Le vaccin arrivera mais pas avant 2021


ROME – Le vaccin contre les coronavirus? « Il est très probable que cela viendra, peut-être même plus d’un. Mais pas avant 2021 « .

Il en est convaincu Roberto Cauda, directeur des maladies infectieuses à la Polyclinique jumeaux de Rome, qui explique à l’agence Agi: « Il y a des temps incompressibles pour l’expérimentation, en termes d’efficacité mais aussi de sécurité ».

L’Italie participe également à la course aux vaccins, avec plusieurs projets Spallanzani à Rome et le partenariat entre une entreprise italienne et l’Université d’Oxford.

« D’après ce que je sais, il existe différentes approches – explique Cauda – mais personne n’a fourni les détails de leur travail, qui est encore en phase d’étude et qui pour des raisons compréhensibles de confidentialité et aussi industriel n’est pas encore dévoilé ».

«En tant qu’homme de science, je dis habituellement: nous attendons les données, les publications et nous évaluons. Mais l’important est que tout le monde scientifique est à l’œuvre, il y a des dizaines de candidats vaccins, certains en avance sur les autres. « 

« Confirmer qu’un virus à ARN comme celui-ci présente des difficultés à surmonter: il s’agit d’identifier la partie la plus immunogène, les régions du virus qui, correctement véhiculées dans un vaccin, sont capables de stimuler la réponse avec des anticorps protecteurs », explique-t-il l’expert.
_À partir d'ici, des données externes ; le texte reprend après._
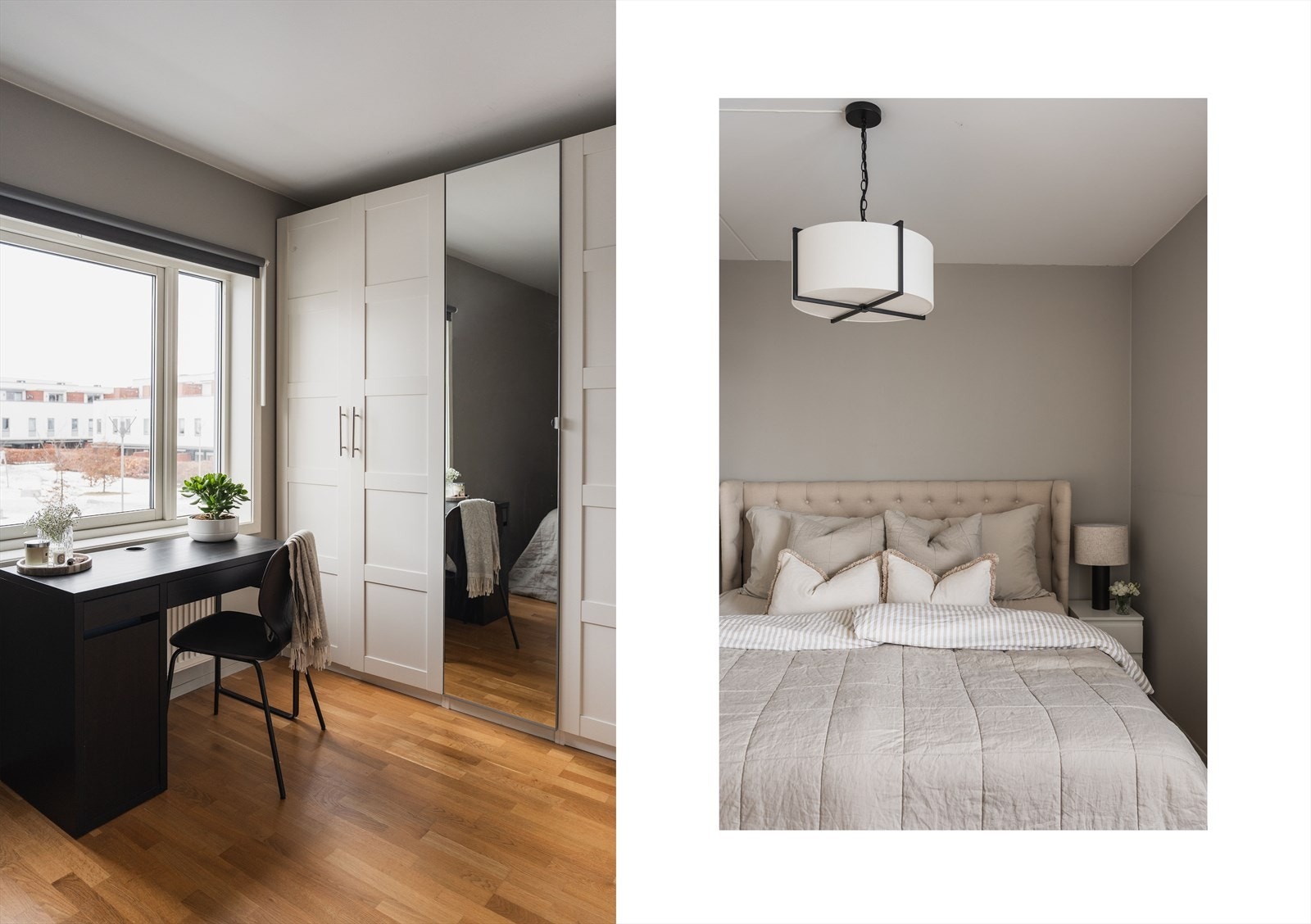 Detaljbilde Galleribilde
Bref, Sars-Cov-2 n’est pas une montagne insurmontable, comme elle semble toujours l’être après 40 ans, par exemple, HIV.

«Le virus du SIDA est un rétrovirus – explique Cauda – et est complètement différent d’un virus à ARN: le problème est les mutations continues qui ont lieu, ce qui rend difficile de trouver des régions hautement conservées du virus capables d’être traduites en un vaccin efficace ».

Pour les coronavirus, le jeu devrait être plus simple: « Pour Sars, il était déjà proche du vaccin, puis le virus s’est éteint tout seul, et surtout il a fait 9 000 infections et non trois millions comme son successeur ».

« Dans l’ensemble, il serait facile de trouver un vaccin contre le rhume causé par de nombreux types de coronavirus, si vous ne le faites pas, c’est uniquement parce que cela n’en vaut pas la peine compte tenu des symptômes bénins. »

Bref, confiance, mais avec prudence: «Une étude doit passer une phase I, puis une phase II et enfin une phase III. Ce sont d’abord des tests de sécurité puis d’efficacité, et je ne pense pas qu’on puisse accélérer autant ».

« Si quoi que ce soit – conclut-il – vous pouvez gagner du temps avec tout ce qui suit l’expérimentation, c’est-à-dire production et distribution « .

«Là, nous devrons travailler pour simplifier autant que possible, pour mettre en réseau les connaissances et les compétences industrielles. Jusqu’à ce que le vaccin, nous le savons, rien ne revienne comme avant, mais il y a de l’optimisme car une réponse mondiale a été déclenchée face à une menace mondiale.  » (Source: Agi).